[Spatial relation data]
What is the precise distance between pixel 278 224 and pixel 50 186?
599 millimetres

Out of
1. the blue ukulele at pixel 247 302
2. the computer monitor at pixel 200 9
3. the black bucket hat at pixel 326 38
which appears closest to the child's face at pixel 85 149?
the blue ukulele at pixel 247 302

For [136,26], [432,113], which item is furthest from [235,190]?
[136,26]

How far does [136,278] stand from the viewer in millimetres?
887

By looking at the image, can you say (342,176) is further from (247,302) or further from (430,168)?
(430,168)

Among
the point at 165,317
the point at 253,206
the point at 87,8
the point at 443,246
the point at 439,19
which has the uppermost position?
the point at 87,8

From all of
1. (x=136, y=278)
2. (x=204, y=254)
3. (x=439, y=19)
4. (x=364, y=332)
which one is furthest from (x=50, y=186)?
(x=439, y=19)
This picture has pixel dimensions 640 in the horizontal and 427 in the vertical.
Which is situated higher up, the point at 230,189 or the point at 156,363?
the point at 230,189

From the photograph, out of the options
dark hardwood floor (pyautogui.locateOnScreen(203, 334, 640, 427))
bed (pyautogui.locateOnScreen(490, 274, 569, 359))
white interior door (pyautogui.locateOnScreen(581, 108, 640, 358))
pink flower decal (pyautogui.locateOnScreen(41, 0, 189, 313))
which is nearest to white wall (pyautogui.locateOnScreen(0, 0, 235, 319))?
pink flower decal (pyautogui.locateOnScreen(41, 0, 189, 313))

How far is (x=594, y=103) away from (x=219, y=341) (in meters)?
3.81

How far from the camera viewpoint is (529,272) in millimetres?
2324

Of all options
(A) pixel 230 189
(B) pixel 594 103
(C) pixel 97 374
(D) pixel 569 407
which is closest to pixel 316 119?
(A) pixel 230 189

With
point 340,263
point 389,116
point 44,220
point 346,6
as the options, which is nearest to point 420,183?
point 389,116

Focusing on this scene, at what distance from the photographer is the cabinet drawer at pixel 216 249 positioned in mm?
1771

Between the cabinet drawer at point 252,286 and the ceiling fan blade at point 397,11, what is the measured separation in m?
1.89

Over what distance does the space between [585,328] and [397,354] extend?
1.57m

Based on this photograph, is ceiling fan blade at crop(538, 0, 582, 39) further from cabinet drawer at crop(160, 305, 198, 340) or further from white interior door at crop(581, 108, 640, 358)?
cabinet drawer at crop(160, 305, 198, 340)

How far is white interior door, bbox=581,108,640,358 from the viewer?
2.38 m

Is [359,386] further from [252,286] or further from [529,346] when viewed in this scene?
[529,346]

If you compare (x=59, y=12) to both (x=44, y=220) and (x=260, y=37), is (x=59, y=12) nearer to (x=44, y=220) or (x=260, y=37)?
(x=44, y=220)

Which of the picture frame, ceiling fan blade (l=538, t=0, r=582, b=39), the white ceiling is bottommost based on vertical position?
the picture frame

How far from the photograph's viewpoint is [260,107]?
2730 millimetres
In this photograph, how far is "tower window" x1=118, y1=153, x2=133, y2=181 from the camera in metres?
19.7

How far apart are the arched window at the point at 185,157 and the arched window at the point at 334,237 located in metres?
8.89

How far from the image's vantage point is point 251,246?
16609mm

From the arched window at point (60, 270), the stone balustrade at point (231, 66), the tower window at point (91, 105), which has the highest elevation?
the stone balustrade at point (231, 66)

## WHAT IS REQUIRED
Return, word for word, the lines of the listing starting at the line that contains "Which of the" and ending at the final line of the listing.

## COMPLETE OUTPUT
Which of the picture frame, ceiling fan blade (l=538, t=0, r=582, b=39), the white ceiling is bottommost based on vertical position?
the picture frame

How far from the photograph's viewpoint is [260,107]?
2730 millimetres
In this photograph, how far is "tower window" x1=118, y1=153, x2=133, y2=181 from the camera in metres?
19.7

How far apart are the arched window at the point at 185,157 and the arched window at the point at 334,237 located in metres?
8.89

How far from the image's vantage point is point 251,246?
16609mm

From the arched window at point (60, 270), the stone balustrade at point (231, 66), the tower window at point (91, 105), which has the highest elevation?
the stone balustrade at point (231, 66)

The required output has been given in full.